The majority of exchanges around the world traded down Wednesday, the worst losses being seen in Japan and throughout Europe as the crisis in Libya drags out.
The U.S. and Colombian equity markets were little changed as the S&P 500 brushed off increasing oil prices and Middle East instability to gain 0.16%, while the Colombian Colcap was down 0.11% on the day. Volume on the BVC was down to USD$120 million from Tuesday’s impressive $176 million.
The biggest winners in Colombia were two of the smaller listed companies, Fabricato and Coltejer, rising 4.84% and 3.61%, respectively. The Board of Directors at Ecopetrol announced that they will propose paying out 70.3% of net income as dividends to shareholders for 2010, representing COP$145/share.

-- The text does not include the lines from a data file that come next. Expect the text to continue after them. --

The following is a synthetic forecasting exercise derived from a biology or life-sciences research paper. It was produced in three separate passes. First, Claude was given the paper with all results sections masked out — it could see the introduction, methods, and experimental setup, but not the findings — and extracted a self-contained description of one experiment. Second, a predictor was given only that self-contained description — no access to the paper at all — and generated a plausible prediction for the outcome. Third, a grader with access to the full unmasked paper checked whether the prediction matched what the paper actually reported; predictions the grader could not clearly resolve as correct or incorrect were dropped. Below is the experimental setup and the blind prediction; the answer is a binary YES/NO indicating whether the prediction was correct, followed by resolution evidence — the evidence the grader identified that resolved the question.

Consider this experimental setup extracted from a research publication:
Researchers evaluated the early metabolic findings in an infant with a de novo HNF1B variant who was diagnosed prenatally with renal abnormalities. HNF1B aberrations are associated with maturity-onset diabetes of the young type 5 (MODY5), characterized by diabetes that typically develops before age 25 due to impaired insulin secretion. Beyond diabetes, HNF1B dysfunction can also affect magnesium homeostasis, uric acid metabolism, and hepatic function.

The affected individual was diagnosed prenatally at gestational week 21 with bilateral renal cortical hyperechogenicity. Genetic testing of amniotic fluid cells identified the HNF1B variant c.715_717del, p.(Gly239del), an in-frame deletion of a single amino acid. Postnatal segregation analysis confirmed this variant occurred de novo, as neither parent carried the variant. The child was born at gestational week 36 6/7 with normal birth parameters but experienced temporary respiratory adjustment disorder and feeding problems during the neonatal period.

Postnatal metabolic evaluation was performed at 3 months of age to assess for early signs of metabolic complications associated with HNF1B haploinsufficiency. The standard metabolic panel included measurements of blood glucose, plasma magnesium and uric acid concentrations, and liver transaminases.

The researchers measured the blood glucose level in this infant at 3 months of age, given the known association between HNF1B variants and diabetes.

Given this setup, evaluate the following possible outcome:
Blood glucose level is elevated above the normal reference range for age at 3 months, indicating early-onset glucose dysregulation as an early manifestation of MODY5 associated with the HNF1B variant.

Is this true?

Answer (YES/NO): YES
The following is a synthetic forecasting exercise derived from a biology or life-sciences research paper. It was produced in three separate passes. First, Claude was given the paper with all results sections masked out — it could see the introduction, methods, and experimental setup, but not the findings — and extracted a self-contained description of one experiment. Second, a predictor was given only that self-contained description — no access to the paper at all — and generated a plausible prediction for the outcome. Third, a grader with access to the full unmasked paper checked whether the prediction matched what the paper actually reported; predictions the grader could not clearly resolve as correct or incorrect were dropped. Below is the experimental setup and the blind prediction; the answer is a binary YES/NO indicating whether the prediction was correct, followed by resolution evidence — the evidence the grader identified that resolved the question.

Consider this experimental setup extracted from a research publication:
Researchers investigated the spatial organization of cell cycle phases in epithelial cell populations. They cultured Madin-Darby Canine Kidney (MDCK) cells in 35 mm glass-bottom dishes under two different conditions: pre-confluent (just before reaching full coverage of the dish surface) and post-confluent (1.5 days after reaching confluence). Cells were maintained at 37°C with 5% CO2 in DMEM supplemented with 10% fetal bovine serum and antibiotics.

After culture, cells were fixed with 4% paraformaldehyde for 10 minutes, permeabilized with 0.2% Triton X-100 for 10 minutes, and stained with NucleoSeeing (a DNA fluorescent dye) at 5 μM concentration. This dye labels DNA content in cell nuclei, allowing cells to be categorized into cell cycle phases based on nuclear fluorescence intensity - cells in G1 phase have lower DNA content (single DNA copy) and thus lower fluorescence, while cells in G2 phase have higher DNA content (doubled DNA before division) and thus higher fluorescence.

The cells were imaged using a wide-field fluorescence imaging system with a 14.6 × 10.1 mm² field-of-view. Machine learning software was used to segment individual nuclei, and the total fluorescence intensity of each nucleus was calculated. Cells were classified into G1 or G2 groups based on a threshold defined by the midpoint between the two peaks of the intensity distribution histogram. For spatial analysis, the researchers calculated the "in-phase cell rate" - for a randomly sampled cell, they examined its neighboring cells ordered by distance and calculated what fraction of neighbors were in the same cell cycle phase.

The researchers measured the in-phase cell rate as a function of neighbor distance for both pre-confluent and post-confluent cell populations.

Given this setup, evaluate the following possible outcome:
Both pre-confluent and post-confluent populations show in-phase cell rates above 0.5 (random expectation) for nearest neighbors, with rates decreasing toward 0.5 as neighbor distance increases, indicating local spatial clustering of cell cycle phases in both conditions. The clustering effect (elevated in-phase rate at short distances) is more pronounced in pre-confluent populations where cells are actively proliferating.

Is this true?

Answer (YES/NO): YES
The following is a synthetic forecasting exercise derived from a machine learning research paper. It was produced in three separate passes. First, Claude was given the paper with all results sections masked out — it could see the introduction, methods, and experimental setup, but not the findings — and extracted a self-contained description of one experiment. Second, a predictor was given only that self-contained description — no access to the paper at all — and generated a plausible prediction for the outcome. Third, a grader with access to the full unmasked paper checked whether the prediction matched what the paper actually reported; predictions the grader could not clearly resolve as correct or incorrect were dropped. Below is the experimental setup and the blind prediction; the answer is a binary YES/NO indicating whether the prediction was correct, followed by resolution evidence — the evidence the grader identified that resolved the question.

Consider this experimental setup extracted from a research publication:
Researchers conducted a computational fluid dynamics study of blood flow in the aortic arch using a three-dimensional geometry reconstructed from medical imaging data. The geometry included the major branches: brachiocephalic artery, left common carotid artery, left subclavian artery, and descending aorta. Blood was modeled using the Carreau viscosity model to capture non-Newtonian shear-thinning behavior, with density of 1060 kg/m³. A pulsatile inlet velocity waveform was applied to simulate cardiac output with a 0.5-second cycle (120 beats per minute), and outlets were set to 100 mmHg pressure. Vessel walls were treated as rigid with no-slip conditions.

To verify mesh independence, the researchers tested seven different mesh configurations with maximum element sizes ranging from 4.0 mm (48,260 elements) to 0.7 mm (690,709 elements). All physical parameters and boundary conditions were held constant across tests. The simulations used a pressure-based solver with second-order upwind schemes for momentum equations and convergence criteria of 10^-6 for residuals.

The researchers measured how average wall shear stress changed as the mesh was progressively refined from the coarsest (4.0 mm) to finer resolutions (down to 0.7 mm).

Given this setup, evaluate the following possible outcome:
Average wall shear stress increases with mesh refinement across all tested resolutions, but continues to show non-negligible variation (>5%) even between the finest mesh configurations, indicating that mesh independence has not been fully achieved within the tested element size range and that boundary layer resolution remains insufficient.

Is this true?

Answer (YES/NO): NO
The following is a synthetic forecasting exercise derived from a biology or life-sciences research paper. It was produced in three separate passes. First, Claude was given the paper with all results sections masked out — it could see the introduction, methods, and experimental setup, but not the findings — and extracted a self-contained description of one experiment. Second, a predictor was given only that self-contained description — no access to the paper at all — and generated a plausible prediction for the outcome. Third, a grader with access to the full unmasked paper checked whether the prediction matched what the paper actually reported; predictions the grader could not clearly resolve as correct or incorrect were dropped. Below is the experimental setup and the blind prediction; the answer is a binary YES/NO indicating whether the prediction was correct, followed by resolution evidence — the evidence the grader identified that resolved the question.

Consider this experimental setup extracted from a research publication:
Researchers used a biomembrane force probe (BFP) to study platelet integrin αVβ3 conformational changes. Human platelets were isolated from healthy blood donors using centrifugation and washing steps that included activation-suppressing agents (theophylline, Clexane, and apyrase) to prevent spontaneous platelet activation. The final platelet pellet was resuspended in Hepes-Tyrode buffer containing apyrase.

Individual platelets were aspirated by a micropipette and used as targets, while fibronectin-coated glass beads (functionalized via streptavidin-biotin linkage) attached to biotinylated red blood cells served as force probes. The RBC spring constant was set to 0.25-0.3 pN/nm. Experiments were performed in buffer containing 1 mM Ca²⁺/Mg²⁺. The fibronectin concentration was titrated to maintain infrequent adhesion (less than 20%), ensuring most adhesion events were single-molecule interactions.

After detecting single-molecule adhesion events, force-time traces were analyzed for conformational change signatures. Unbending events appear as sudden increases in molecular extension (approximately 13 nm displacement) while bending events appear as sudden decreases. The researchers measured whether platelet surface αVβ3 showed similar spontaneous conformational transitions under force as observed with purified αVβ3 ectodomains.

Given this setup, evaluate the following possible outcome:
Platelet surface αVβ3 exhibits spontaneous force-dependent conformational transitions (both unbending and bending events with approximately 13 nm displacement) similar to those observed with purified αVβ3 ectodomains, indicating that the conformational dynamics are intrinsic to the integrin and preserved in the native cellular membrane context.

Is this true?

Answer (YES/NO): YES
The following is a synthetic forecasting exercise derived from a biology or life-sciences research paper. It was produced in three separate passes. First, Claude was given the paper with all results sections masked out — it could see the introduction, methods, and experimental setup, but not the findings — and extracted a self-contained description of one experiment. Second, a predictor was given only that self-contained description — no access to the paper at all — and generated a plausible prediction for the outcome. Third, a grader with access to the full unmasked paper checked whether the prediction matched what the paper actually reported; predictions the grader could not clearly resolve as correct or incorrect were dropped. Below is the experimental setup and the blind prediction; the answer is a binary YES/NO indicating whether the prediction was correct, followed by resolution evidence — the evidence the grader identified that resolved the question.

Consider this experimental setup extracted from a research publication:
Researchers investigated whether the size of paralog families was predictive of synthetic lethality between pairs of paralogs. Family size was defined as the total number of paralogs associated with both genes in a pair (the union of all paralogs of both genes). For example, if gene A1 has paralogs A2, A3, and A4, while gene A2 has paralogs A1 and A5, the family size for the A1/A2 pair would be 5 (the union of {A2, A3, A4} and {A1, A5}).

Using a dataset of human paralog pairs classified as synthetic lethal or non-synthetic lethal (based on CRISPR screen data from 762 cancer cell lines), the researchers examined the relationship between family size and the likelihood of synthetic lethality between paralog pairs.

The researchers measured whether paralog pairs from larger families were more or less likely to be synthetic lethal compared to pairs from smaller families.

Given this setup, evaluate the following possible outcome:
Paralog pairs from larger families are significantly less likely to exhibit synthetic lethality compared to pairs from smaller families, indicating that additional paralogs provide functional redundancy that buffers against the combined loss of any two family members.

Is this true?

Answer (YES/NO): YES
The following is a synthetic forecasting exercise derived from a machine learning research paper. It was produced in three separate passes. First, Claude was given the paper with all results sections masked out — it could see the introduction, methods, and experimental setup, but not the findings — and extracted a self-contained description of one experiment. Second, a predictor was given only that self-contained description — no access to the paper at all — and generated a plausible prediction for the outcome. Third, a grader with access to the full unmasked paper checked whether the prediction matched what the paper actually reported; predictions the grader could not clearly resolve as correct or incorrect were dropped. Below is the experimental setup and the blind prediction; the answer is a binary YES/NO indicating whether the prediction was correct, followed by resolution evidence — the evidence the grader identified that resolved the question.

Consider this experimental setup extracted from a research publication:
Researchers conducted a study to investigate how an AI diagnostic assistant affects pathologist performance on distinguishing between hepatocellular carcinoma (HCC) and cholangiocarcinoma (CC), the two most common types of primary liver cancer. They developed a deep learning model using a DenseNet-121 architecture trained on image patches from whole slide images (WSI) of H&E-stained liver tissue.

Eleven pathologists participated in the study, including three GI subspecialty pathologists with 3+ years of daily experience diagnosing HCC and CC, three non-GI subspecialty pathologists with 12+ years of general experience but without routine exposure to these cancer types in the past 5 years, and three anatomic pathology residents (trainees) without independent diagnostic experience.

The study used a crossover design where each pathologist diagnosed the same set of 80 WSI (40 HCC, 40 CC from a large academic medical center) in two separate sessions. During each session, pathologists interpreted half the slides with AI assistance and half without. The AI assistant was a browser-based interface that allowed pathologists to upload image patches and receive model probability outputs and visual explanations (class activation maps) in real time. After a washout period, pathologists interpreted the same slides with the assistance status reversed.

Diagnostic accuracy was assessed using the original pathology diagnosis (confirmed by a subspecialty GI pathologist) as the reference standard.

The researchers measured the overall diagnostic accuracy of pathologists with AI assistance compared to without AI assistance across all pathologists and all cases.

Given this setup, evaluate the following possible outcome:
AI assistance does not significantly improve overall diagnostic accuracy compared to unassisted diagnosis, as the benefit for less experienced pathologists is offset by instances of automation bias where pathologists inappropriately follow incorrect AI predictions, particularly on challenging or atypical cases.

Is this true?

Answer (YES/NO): NO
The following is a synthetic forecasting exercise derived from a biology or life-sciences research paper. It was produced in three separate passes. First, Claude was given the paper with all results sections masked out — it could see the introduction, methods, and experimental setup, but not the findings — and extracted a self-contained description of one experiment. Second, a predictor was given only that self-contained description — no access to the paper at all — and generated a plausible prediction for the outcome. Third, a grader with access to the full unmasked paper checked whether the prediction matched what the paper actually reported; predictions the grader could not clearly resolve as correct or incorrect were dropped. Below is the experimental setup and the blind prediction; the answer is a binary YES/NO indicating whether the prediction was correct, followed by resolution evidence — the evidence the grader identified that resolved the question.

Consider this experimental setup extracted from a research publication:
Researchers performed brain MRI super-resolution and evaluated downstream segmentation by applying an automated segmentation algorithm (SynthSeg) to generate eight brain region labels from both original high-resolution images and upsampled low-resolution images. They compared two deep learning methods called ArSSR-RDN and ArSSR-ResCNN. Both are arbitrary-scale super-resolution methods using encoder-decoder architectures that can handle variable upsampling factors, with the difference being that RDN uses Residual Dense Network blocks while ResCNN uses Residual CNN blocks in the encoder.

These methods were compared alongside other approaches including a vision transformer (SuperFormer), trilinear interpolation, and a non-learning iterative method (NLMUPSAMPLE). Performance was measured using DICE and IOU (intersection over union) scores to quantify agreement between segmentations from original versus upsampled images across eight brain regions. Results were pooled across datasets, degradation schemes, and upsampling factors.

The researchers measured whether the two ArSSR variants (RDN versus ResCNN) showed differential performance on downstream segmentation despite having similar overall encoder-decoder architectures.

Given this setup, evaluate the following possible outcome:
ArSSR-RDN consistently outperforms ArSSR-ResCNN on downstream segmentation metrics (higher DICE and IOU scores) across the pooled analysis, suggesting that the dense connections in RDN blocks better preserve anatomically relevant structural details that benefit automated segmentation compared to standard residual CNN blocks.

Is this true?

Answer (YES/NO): NO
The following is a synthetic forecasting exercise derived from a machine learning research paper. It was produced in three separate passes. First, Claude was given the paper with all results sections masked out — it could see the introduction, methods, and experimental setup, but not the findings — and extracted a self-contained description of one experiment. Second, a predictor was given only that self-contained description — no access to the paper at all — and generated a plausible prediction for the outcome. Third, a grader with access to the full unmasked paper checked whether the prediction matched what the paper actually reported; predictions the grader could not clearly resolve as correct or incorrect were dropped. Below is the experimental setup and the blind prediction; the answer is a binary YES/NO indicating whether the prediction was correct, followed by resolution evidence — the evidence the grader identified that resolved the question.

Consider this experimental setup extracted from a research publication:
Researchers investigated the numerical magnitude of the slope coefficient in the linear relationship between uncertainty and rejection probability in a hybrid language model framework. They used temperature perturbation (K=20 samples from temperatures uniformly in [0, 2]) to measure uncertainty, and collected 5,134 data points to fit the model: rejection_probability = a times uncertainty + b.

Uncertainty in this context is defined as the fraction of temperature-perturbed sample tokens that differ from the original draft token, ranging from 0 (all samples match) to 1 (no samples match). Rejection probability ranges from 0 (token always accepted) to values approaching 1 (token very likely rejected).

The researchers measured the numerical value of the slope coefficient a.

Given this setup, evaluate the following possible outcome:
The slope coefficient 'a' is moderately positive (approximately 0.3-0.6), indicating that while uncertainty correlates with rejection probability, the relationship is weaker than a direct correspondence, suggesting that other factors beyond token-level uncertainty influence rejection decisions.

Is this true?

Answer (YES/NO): NO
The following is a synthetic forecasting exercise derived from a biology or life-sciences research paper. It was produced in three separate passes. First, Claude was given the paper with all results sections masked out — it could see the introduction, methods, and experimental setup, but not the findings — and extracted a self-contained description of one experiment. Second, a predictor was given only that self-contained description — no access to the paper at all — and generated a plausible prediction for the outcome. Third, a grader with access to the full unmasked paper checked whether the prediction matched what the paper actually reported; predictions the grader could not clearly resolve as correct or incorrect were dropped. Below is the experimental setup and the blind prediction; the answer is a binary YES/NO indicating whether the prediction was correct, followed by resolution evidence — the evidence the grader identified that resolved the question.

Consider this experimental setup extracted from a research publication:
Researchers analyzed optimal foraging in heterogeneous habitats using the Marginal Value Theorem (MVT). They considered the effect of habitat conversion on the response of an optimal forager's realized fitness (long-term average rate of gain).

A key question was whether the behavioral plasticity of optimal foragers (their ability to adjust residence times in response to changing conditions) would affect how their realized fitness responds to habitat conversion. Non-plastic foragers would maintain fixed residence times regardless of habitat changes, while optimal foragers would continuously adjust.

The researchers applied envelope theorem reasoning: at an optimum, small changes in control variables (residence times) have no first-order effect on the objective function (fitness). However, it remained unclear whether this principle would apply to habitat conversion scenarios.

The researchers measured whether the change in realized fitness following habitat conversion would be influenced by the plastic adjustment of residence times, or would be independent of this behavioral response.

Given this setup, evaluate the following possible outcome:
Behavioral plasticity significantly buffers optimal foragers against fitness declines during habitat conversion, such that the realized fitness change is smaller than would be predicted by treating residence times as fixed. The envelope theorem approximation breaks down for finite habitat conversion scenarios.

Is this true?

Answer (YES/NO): NO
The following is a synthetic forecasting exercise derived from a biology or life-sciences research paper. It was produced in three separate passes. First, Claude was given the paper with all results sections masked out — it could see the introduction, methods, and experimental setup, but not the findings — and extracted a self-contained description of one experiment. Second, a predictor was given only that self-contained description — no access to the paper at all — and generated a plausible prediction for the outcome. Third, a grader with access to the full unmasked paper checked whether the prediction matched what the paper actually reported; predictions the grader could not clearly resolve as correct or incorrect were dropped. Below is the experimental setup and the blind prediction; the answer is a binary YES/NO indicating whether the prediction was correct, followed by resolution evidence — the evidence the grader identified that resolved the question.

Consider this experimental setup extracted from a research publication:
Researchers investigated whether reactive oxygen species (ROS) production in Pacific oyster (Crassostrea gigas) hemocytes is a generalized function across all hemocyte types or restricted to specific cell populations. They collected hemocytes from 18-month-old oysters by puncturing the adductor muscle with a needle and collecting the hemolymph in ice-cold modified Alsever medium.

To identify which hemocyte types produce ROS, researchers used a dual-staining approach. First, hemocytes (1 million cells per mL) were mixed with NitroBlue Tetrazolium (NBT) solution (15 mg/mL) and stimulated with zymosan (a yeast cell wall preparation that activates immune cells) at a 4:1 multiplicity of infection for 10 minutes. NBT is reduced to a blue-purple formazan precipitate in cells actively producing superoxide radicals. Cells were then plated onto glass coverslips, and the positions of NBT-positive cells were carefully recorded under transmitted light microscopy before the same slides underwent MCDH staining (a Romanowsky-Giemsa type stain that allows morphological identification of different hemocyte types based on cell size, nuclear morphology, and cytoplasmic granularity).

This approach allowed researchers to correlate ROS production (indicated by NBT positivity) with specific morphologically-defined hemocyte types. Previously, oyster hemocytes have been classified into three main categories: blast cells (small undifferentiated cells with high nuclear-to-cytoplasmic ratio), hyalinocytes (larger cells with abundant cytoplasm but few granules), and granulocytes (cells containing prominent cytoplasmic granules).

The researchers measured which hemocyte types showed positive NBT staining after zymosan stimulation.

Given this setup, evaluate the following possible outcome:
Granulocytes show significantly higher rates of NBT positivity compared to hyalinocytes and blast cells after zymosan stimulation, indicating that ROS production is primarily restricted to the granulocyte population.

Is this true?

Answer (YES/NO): NO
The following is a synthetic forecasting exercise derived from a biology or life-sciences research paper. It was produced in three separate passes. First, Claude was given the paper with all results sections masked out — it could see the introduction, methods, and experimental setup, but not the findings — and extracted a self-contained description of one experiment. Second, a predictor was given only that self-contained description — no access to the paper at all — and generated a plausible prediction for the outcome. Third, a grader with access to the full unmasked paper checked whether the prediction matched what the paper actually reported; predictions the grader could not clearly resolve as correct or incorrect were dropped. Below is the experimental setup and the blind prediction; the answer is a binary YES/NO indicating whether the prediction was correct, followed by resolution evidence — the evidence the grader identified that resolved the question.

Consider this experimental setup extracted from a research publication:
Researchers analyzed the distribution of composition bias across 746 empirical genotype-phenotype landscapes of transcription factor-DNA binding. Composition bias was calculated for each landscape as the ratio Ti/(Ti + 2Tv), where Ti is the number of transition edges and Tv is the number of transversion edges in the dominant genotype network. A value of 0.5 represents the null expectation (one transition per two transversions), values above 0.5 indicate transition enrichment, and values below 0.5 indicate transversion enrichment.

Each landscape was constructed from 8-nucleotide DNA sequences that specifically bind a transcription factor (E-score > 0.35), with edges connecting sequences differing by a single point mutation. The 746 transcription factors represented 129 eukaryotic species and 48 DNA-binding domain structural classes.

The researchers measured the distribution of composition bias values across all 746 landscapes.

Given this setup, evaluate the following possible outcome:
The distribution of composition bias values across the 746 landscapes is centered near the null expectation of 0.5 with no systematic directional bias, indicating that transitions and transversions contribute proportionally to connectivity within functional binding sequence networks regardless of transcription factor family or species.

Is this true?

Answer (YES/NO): YES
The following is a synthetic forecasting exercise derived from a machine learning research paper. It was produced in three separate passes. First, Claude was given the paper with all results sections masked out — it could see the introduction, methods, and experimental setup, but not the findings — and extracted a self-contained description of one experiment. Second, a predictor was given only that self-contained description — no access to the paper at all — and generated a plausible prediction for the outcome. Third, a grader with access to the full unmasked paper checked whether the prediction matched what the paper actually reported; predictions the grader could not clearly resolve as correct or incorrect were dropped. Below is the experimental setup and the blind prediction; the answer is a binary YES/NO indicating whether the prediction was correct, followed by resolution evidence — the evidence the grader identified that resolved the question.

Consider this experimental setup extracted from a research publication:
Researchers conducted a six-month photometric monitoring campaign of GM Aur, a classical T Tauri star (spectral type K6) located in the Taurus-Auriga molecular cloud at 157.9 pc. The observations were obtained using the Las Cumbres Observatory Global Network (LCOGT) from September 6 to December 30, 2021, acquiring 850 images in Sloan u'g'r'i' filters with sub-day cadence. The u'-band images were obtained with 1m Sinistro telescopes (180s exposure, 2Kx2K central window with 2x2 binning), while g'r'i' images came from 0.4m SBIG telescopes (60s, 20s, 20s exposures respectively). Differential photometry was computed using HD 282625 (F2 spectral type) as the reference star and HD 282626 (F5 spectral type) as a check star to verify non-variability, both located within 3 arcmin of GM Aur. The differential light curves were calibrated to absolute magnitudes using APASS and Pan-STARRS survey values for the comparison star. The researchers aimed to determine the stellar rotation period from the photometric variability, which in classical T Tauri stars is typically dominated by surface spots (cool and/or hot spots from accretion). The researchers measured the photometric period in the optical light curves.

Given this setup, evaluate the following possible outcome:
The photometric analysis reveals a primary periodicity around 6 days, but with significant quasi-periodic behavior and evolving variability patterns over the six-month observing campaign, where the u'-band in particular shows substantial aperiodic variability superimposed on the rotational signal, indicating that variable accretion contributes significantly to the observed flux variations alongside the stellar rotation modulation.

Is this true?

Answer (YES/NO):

Economic news in the States was positive as the sluggish employment market begins to take up slack. The ADP employment report showed that the private sector in the US added 217,000 jobs versus Wall Street’s estimate of 180,000.
Local foreign exchange markets were relatively quite as most regional currencies with the exception of the Chilean peso gained on the U.S. dollar. The Colombian peso closed the day at 1914.00 to the dollar.
Oil continued its streak, worrying economies around the globe looking for stronger rebound growth. WTI crude was up 2.77% to $102.39. Cotton and coffee, while overshadowed by the geopolitical crisis and oil’s gains, are continuing to advance as well, they increased 4.38% and 3.83%, respectively.